Initial cross-sectional analysis of our data with proportional odds logistic regression revealed that 11 of the 14 tested analyte levels changed over the 36 months between HC, MCI, and AD before adjustment for covariates and multiple comparisons. The analytes that demonstrated no change were IL-18, CRP, and FVII. After accounting for the influences of age, sex, APOE genotype, and site with the generalized linear model statistical method, we found that the apoJ and I309 levels are raised in AD category compared with HC and MCI participants, respectively, at each of the baseline, 18- and 36-month sample times. This suggests that these molecules might be affected or even have direct roles in the brain as it undergoes pathological changes.

ApoJ, also known as clusterin, was initially discovered over 20 years ago as a molecule which causes some testicular cells and erythrocytes to cluster and aggregate [24]. It appears to be associated with apoptosis in tissues that have been injured or undergoing regression or involution [25], [26], [27], [28], [29]; however, its pathological significance remains unclear. Determining the primary function of apoJ is complicated by its propensity to interact with a range of molecules, including itself [30]. It has been thought of as an extracellular heat shock protein due to the presence of a heat shock DNA element in its promoter region [31]. It behaves much like an extracellular version of small heat shock proteins that chaperone misfolded proteins to remain soluble [32]. Its expression is upregulated in many processes including development [33], response to injury and stress, apoptosis [34], [35], and neurodegeneration [36]. Therefore, it is no surprise that we find apoJ to be significantly increased in our AD participants compared with their HC counterparts in all of the assessment periods. On examination of apoJ, when the status of participants transits from HC to MCI or AD, it appears that this analyte does not change markedly. These results suggest that apoJ, as measured in the current protocols, may be most relevant to the specific COU of detecting AD and perhaps monitoring progression within AD rather than the COU of predicting future risk of AD although more work is needed.

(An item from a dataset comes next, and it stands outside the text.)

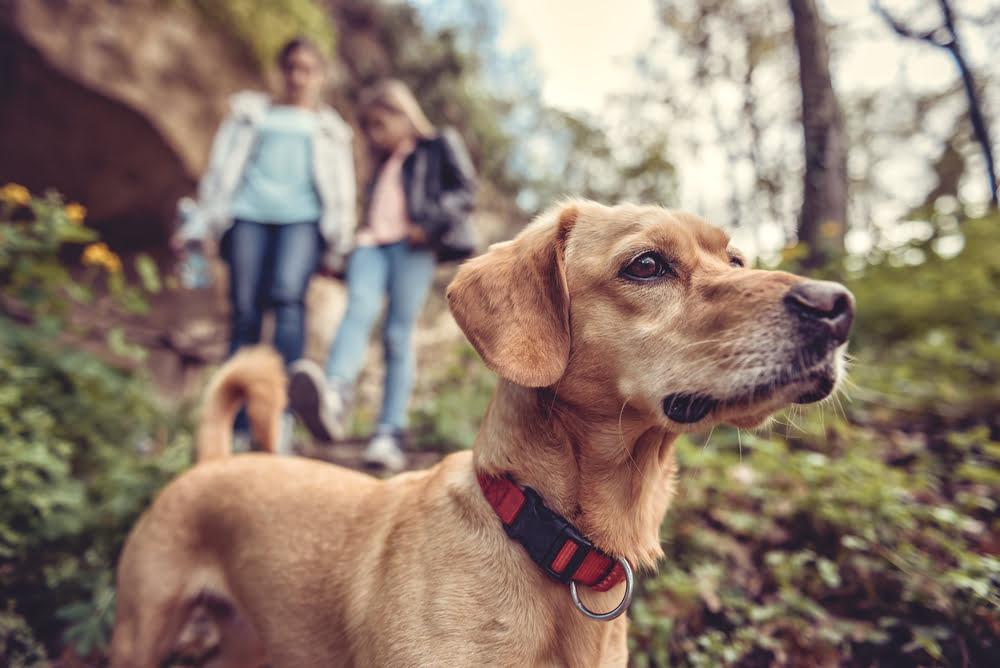 randonnée avec chien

In human plasma, this molecule is carried as a component of high density lipoprotein (HDL) [37], [38]. As a molecule in the brain, it exists as a lower molecular weight form [39] that is bound to HDL particles [40]. It has been identified in noncovalent reversible complexes with soluble Aβ and some evidence suggests that it might cross the blood-brain barrier [41], [42]. The molecular weight differences between liver-derived plasma apoJ and the astrocyte-derived form in the brain are likely due to variation in glycosylation between these two compartments.

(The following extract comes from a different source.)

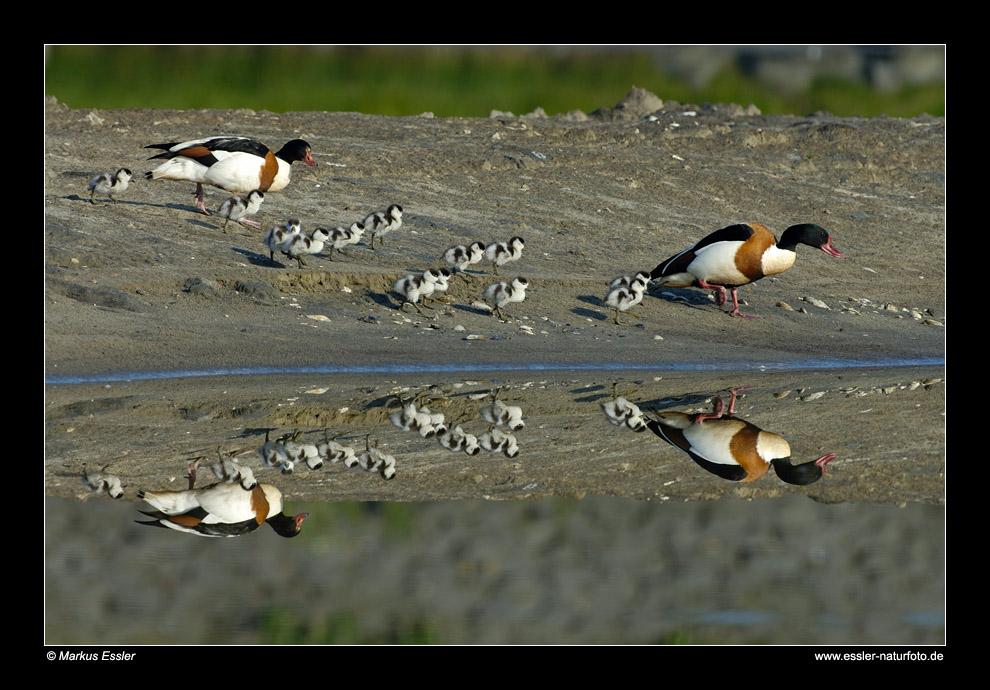 Brandgans-Pärchen mit Küken • Insel Texel, Nord-Holland, Niederlande (21-21272)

This may be of functional significance for the AD brain because intracellular forms of apoJ lack glycosylation [43] before secretion and also appear to lack chaperone activity [44]. These characteristics coupled with its ability to bind a variety of molecules has led to the theory that secreted apoJ is a molecular chaperone for extracellular misfolded proteins [45], [46], [47]. There has been speculation that apoJ might be a physiological carrier of Aβ, and indeed, there is evidence showing a reduction of Aβ toxicity through its sequestrating action [48]. Because of this, interest in post-translational modification of apoJ has expanded. Although it is known that differentially modified forms of apoJ are made by different tissues [39], [49], the significance of these modifications are slowly being discovered [50].

Altered levels of apoJ are not only important for AD [51], [52], [53], but also for other conditions [54], [55], some of which are linked to metabolic syndrome [56], [57], [58], [59], [60], another risk factor for AD. It would be interesting to investigate the altered apoJ levels observed between the AD and healthy participants over time in light of post-translational modifications. Further monitoring of our cohort is still ongoing to gather more conclusive data. ApoJ may yet be a useful early monitoring tool in combination with other biomarkers for cases of suspected AD.

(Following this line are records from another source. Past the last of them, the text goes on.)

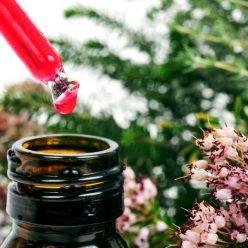 Les fleurs de bach : remèdes naturels à base de plantes pour soigner les maux de l'esprit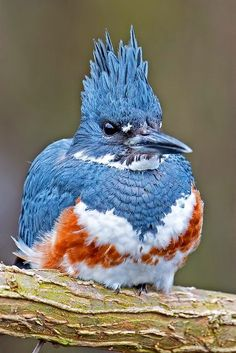 """Belted Kingfisher Female Gator-colored bird? Yes please @Sarah Chrisien  """"Put a bird on it."""""""
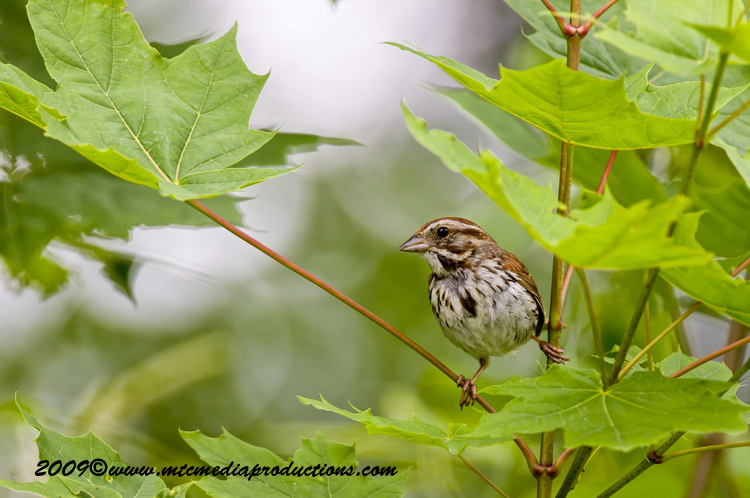 Song Sparrow Picture-24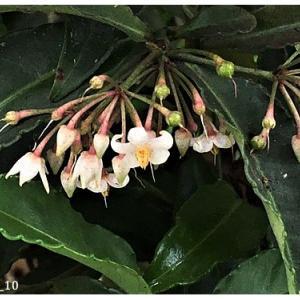 マンリョウ(花)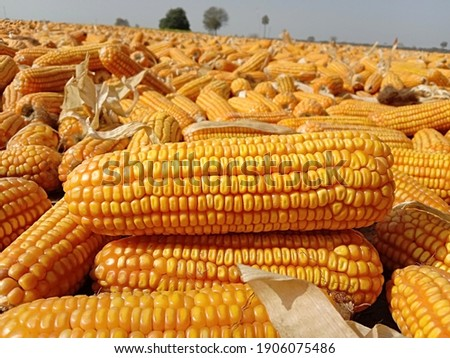 Close up capture of yellow corn. Photography of corn product. Pile of ripe corn after harvesting. Sweet corn picture. Used for food ingredients and lots of nutrients. Selective focus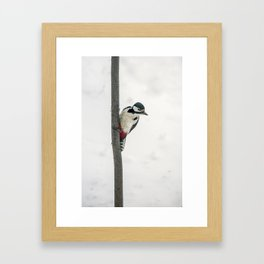 Knock, knock. Who's There? Woodpecker! Framed Art Print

PPY also demonstrated differences when examining our data in those participants whose clinical status was AD. This applied for all three periodic assessments, where the AD group exhibited higher levels of PPY compared with HC. This molecule has been identified in previous blood-based biomarker investigations [3], [8], [9], [61], [62] as being associated with MCI and AD but its role is currently unclear. PPY is a small signaling molecule secreted by PP cells at the periphery of Islets of Langerhans within the pancreas and released into the circulation after a meal [63]. The most widely accepted function for PPY is the regulation of postprandial appetite suppression via actions on the gastrointestinal tract and brain [64] via the Y4 and Y5 neuropeptide receptors which initiate vagal signaling [65], [66]. However, it has also been shown to control other pancreatic secretions [67], [68], [69], [70], [71]. An impaired feeding induced response from the gut that produces low levels of PPY is associated with obesity and hyperphagia [72], [73], whereas excess PPY results in weight loss [74]. In the AIBL cohort, the AD participants have lower average weight [16], suggesting that an overproduction of PPY might be a factor. This could arise from an over stimulation of the vagal nerve [75]. Interestingly, vagal nerve stimulation was once considered as a treatment for AD [76] because of previously observed improvements in cognition and depression from this treatment [77], [78]. This suggests that increased PPY may have relationship with dietary physiology and might be a response to AD brain pathology hence is most likely relevant for COU of AD diagnosis.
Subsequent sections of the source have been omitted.